» Exercise directions
Copy out the records from their very first line through the line containing "6.28 metres", both ends included, with no changes.

» Records for this exercise

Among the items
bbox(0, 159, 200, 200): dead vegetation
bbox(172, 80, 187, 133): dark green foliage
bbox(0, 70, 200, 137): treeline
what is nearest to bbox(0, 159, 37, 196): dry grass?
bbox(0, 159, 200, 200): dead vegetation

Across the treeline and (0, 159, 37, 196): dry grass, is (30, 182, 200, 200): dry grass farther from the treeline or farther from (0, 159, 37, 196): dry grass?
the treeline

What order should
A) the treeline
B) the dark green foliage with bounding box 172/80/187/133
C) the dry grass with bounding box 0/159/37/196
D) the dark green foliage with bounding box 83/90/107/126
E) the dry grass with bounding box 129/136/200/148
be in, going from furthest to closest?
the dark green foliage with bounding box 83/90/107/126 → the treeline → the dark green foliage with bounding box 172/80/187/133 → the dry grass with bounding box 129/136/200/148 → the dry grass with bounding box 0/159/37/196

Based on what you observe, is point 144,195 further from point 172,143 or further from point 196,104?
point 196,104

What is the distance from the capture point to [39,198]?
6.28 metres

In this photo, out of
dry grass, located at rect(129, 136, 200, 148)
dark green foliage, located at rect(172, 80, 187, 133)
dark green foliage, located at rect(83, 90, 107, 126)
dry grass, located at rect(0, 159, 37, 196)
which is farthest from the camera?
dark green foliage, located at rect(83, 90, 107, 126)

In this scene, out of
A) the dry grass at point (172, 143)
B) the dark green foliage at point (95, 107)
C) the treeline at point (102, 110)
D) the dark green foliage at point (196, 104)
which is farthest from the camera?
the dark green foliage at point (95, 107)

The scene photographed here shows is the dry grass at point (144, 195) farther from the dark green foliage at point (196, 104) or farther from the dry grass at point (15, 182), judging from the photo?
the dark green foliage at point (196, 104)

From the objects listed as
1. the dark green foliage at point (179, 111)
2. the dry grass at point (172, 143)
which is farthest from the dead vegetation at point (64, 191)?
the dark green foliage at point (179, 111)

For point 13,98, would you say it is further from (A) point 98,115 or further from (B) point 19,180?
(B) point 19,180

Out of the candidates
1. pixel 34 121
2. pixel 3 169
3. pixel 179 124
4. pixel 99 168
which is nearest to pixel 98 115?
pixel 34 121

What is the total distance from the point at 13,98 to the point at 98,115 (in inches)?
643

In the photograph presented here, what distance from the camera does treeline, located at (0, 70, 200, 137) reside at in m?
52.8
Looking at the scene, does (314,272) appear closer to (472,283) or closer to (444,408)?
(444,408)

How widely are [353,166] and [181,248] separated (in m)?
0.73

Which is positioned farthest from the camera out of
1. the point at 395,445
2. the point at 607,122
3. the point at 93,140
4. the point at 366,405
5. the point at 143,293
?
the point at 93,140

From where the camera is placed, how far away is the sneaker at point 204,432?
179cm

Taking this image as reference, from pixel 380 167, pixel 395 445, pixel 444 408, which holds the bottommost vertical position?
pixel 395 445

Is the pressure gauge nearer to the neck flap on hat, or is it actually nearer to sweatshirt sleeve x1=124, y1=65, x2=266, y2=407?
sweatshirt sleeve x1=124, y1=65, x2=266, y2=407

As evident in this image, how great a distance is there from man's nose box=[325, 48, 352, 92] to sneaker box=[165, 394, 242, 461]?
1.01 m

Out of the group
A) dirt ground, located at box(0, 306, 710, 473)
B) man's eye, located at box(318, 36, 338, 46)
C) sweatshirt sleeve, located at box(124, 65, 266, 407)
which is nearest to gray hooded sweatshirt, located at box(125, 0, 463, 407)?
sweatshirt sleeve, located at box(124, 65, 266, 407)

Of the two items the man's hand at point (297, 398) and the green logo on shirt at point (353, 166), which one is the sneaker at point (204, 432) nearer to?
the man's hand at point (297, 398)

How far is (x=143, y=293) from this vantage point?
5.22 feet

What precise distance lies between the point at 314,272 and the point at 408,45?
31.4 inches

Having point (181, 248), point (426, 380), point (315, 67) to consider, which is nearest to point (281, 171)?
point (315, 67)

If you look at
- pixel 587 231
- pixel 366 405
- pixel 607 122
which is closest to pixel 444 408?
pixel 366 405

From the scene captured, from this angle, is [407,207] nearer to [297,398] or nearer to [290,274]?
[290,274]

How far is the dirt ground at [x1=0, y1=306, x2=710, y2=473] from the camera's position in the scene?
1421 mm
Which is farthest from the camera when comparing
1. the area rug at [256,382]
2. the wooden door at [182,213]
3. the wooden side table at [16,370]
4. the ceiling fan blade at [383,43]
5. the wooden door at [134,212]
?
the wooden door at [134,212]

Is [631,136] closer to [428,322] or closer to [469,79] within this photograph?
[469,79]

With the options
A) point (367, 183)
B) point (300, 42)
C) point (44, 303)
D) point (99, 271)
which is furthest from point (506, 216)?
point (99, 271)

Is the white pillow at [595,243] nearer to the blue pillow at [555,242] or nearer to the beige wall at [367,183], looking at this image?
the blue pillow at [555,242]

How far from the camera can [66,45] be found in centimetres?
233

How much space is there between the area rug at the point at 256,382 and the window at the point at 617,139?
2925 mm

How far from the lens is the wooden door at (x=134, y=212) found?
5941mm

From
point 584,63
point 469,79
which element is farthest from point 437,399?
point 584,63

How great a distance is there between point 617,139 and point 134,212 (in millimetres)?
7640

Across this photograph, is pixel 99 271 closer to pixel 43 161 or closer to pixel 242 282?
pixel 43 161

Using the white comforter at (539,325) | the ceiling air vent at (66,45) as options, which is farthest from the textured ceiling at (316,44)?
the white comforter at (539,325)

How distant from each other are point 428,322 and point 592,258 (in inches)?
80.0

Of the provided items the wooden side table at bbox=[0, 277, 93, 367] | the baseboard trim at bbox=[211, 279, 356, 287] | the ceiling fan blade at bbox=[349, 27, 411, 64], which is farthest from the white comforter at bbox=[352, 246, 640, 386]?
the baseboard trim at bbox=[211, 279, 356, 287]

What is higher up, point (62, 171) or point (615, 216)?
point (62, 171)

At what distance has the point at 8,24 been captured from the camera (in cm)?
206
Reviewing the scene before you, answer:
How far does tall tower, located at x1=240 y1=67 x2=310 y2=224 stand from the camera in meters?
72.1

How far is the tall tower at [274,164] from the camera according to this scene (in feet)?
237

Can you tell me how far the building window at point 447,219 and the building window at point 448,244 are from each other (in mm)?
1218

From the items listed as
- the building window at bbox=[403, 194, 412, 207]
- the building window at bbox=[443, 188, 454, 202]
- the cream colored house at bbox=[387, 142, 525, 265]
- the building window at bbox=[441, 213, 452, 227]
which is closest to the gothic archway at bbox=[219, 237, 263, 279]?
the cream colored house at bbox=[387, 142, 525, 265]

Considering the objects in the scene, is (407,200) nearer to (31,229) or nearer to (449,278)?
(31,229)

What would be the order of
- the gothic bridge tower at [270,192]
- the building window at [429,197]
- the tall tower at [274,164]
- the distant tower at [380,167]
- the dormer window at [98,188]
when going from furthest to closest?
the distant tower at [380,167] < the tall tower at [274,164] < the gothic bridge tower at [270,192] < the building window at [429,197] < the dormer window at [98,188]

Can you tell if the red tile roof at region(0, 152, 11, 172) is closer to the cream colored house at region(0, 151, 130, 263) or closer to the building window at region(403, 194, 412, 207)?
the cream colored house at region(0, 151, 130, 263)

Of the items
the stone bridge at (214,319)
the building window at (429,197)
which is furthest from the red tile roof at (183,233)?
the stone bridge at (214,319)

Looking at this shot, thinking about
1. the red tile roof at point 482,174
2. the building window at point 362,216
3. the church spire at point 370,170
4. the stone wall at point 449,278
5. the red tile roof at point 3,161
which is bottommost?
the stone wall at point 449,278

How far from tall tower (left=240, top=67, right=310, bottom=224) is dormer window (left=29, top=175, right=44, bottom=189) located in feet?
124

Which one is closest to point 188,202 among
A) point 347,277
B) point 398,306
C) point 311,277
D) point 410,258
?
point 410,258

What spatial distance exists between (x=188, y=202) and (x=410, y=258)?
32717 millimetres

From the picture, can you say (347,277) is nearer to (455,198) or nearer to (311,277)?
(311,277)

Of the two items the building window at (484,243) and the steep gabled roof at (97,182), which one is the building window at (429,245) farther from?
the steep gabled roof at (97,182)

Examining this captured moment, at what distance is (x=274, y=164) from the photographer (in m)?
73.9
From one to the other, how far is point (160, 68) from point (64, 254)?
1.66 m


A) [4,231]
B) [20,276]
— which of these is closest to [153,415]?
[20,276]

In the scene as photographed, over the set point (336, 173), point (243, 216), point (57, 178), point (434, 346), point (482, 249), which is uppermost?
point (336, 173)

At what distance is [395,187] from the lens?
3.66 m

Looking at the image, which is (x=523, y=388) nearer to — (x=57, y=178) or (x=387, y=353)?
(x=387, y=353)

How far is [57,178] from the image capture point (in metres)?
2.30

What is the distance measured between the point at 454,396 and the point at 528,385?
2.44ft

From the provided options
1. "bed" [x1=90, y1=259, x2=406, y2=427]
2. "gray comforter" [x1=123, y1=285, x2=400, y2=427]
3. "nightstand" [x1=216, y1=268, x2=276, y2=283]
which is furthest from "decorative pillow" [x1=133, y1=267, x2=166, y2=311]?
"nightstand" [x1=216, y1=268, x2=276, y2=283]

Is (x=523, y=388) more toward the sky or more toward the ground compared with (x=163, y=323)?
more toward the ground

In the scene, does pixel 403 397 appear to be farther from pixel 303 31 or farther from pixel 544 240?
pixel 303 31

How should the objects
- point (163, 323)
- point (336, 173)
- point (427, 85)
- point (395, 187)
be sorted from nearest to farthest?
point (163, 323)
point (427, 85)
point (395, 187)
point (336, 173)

» Result for this exercise
Among the items
bbox(0, 159, 200, 200): dead vegetation
bbox(172, 80, 187, 133): dark green foliage
bbox(0, 70, 200, 137): treeline
what is nearest to bbox(0, 159, 37, 196): dry grass?
bbox(0, 159, 200, 200): dead vegetation

Across the treeline and (0, 159, 37, 196): dry grass, is (30, 182, 200, 200): dry grass farther from the treeline or farther from (0, 159, 37, 196): dry grass?
the treeline

What order should
A) the treeline
B) the dark green foliage with bounding box 172/80/187/133
C) the dry grass with bounding box 0/159/37/196
D) the dark green foliage with bounding box 83/90/107/126
E) the dry grass with bounding box 129/136/200/148
be in, going from furthest to closest?
the dark green foliage with bounding box 83/90/107/126 → the treeline → the dark green foliage with bounding box 172/80/187/133 → the dry grass with bounding box 129/136/200/148 → the dry grass with bounding box 0/159/37/196

Based on what you observe, is point 144,195 further from point 172,143 or further from point 196,104?
point 196,104

What is the distance from the capture point to [39,198]?
6.28 metres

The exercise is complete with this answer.